Another disease of the retina that is associated with the position Xq28 is Bornholm Eye Disease. The point mutation W177R is a missense mutation that causes cone dystrophy when present on both opsin genes.
Diagnosis
Children 2 months and older can be identified as possible Blue cone monochromats from observing an aversion to light and/or nystagmus, but are not sufficient for diagnosis, and especially not the differential diagnosis with achromatopsia. The differential diagnosis can be achieved in a few ways:- through reconstructing the family history to establish a x-linked mode of heredity
- with an electroretinogram (ERG), which measures the electrical response of photoreceptors to a visual stimulus of known wavelength. This can demonstrate the loss of function of the LWS and MWS cones.

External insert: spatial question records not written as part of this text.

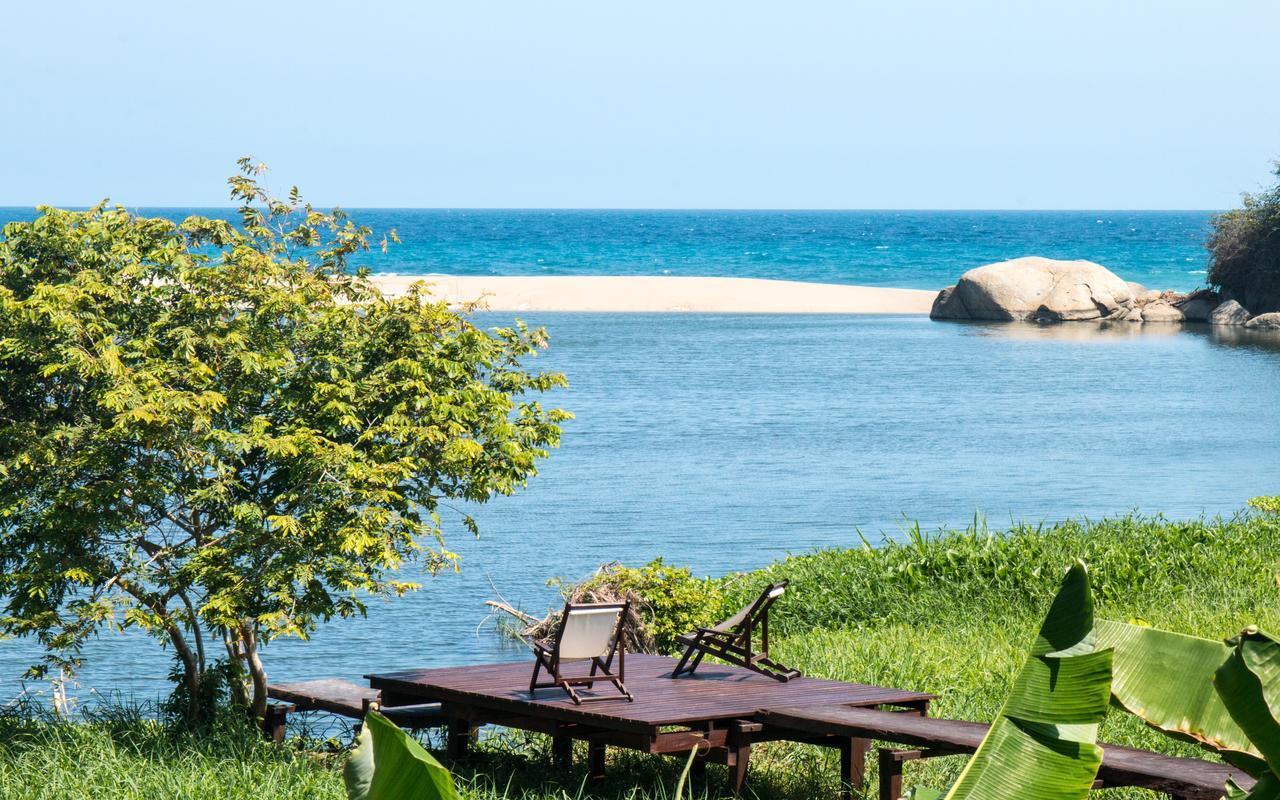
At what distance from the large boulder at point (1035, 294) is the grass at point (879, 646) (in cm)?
3743

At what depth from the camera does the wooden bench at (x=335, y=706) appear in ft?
33.9

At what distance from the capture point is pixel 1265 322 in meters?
49.9

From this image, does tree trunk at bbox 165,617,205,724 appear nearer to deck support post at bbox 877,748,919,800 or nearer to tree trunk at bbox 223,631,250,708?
tree trunk at bbox 223,631,250,708

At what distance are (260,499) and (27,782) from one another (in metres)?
2.38

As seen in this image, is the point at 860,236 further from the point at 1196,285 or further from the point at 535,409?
the point at 535,409

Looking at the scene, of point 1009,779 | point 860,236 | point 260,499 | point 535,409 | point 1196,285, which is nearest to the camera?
point 1009,779

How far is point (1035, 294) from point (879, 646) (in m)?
44.7

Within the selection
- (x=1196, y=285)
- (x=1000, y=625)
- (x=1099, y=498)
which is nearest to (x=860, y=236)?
(x=1196, y=285)

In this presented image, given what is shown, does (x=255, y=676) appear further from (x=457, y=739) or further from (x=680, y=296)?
(x=680, y=296)

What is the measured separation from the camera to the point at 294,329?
34.6ft

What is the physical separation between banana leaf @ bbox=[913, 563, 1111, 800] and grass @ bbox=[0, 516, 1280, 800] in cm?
552

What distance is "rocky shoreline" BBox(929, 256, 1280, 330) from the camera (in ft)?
177

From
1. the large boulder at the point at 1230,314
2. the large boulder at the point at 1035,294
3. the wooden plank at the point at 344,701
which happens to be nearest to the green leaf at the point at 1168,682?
the wooden plank at the point at 344,701

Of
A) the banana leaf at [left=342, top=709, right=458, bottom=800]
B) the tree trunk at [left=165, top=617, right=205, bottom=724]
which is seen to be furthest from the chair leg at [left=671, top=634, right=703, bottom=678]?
the banana leaf at [left=342, top=709, right=458, bottom=800]
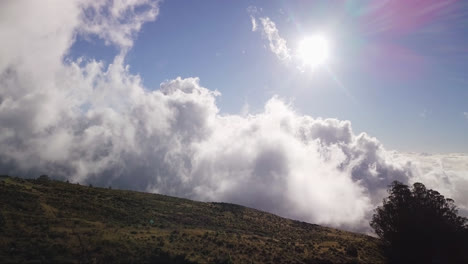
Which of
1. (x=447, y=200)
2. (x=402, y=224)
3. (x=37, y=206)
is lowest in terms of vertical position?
(x=37, y=206)

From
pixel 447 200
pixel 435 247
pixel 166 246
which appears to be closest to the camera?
pixel 166 246

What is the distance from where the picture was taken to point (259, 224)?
3258 inches

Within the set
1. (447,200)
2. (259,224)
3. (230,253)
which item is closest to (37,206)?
(230,253)

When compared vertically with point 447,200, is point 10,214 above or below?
below

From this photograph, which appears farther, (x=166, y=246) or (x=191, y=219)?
(x=191, y=219)

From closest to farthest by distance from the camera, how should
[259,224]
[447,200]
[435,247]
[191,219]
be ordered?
[435,247] → [447,200] → [191,219] → [259,224]

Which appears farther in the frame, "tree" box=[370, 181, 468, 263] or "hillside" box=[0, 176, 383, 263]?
"tree" box=[370, 181, 468, 263]

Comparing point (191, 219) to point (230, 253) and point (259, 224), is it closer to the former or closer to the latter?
point (259, 224)

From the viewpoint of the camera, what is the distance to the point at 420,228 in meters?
55.3

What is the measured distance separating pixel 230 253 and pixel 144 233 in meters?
15.6

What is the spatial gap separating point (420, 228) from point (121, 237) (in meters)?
53.0

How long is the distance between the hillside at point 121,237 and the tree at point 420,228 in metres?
4.92

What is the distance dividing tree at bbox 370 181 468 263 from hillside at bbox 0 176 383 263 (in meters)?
4.92

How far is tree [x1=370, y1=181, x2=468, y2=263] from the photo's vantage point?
53500mm
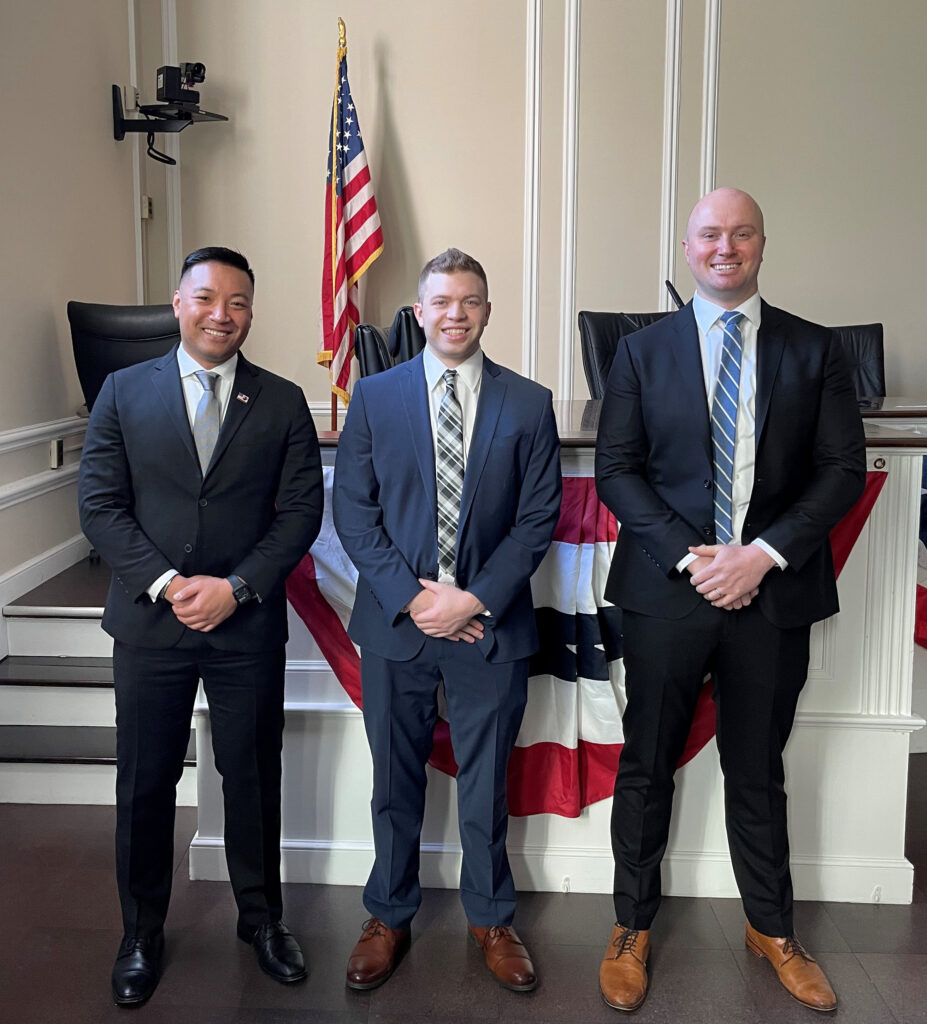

- with a color vision test, either general in nature like the Farnsworth D-15 or Farnsworth Munsell 100 Hue test or the Berson test, which is specifically designed to differentiate BCM from typical achromatopsia.
Treatment
Corrective visual aides and personalized vision therapy provided by Low Vision Specialists may help patients correct glare and optimize their remaining visual acuity. Tinted lenses for photophobia allow for greater visual comfort. A magenta tint allows for best visual acuity since it protects the rods from saturation while allowing the blue cones to be maximally stimulated.Gene therapy
There is no cure for Blue cone monochromacy. However, there are prospective gene therapy treatments which are currently being evaluated for safety and efficacy. Gene therapy is a general treatment for genetic disorders; it uses viral vectors to carry typical genes into cells that are not able to express functional genes. It may be possible to restore color vision by adding missing opsin genes – or a functional copy of the entire gene complex – into the cone cells. In 2015, a team at the University of Pennsylvania evaluated possible outcome measures of BCM gene therapy. Since 2011, several studies have performed gene therapy for BCM on mouse and rat models.Epidemiology
BCM affects approximately 1/100,000 individuals. The disease affects males much more than females due to its recessive X-linked nature, while females usually remain unaffected carriers of the BCM trait.History
Prior to the 1960s, Blue cone monochromacy was treated as a subset of achromatopsia. The first detailed description of achromatopsia was given in 1777, where the subject of the description:In 1942, Sloan first distinguished typical and atypical achromatopsia, differentiated mainly on the inheritance patterns. In 1953, Weale theorized that the atypical achromatopsia must stem from cone-monochromatism, but estimated a prevalence of only 1 in 100 million. In the early 1960s, the inheritance of atypical achromatopsia led to a name change to x-linked achromatopsia, and at the same time, several studies demonstrated that Blue cone monochromats retain some Blue yellow color vision. A significant discovery was announced in 1989 by Nathans et al. who identified the genes which cause Blue cone monochromacy.